*Given data*.
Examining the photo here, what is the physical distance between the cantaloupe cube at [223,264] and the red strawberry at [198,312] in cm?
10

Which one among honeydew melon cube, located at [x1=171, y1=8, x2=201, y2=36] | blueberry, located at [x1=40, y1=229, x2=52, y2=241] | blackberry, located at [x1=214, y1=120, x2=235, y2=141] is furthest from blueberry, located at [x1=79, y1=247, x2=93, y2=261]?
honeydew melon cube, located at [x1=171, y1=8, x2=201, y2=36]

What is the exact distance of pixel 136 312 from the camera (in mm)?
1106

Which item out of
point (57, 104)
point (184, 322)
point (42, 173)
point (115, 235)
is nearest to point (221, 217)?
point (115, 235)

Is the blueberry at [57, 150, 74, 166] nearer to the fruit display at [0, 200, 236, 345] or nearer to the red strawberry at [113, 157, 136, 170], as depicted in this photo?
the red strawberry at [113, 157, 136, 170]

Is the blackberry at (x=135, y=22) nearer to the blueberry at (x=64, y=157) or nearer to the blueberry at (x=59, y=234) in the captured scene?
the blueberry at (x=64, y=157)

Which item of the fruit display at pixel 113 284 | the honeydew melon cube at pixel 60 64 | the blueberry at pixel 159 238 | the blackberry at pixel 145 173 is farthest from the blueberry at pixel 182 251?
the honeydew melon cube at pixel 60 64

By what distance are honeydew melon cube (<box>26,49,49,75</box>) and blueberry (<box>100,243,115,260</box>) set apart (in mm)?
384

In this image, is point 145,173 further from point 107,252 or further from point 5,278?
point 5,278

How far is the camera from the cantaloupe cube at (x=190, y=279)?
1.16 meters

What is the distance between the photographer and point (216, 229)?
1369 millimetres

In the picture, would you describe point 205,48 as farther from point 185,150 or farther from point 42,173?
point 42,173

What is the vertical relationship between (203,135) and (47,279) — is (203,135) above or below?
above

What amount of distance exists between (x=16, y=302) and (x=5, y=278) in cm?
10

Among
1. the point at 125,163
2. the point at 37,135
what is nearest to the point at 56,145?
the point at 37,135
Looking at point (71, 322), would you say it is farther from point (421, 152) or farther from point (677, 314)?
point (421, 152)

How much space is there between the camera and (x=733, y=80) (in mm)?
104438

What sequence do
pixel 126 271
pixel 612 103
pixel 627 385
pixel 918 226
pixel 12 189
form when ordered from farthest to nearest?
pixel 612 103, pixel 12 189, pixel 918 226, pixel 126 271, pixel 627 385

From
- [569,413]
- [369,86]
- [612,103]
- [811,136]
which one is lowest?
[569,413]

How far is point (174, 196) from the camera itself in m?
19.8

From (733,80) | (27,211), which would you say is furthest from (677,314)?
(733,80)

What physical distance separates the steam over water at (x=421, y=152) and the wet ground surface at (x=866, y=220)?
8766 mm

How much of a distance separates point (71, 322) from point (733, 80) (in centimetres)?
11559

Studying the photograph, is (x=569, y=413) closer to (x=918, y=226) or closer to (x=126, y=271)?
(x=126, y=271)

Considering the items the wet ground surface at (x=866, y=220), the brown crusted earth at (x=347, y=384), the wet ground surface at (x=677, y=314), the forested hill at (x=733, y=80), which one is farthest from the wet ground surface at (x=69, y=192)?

*Exercise description*. Rewrite the entries from the line containing "What sequence do" through the end of the entries as a numbered list, one line per item, leaving out blank lines. Include both ends.

*Expected output*.
1. What sequence do
2. pixel 126 271
3. pixel 612 103
4. pixel 627 385
5. pixel 918 226
6. pixel 12 189
7. form when ordered from farthest to nearest?
8. pixel 612 103, pixel 12 189, pixel 918 226, pixel 126 271, pixel 627 385
9. From
10. - [569,413]
11. - [369,86]
12. - [612,103]
13. - [811,136]
14. which one is lowest?
15. [569,413]
16. How far is point (174, 196) from the camera itself in m?
17. 19.8
18. From (733,80) | (27,211), which would you say is furthest from (677,314)?
19. (733,80)
20. What physical distance separates the steam over water at (x=421, y=152) and the wet ground surface at (x=866, y=220)?
21. 8766 mm
22. How much of a distance separates point (71, 322) from point (733, 80) (in centimetres)?
23. 11559
24. Studying the photograph, is (x=569, y=413) closer to (x=918, y=226) or closer to (x=126, y=271)?
25. (x=126, y=271)
26. Considering the items the wet ground surface at (x=866, y=220), the brown crusted earth at (x=347, y=384), the wet ground surface at (x=677, y=314), the forested hill at (x=733, y=80), which one is farthest from the wet ground surface at (x=69, y=192)?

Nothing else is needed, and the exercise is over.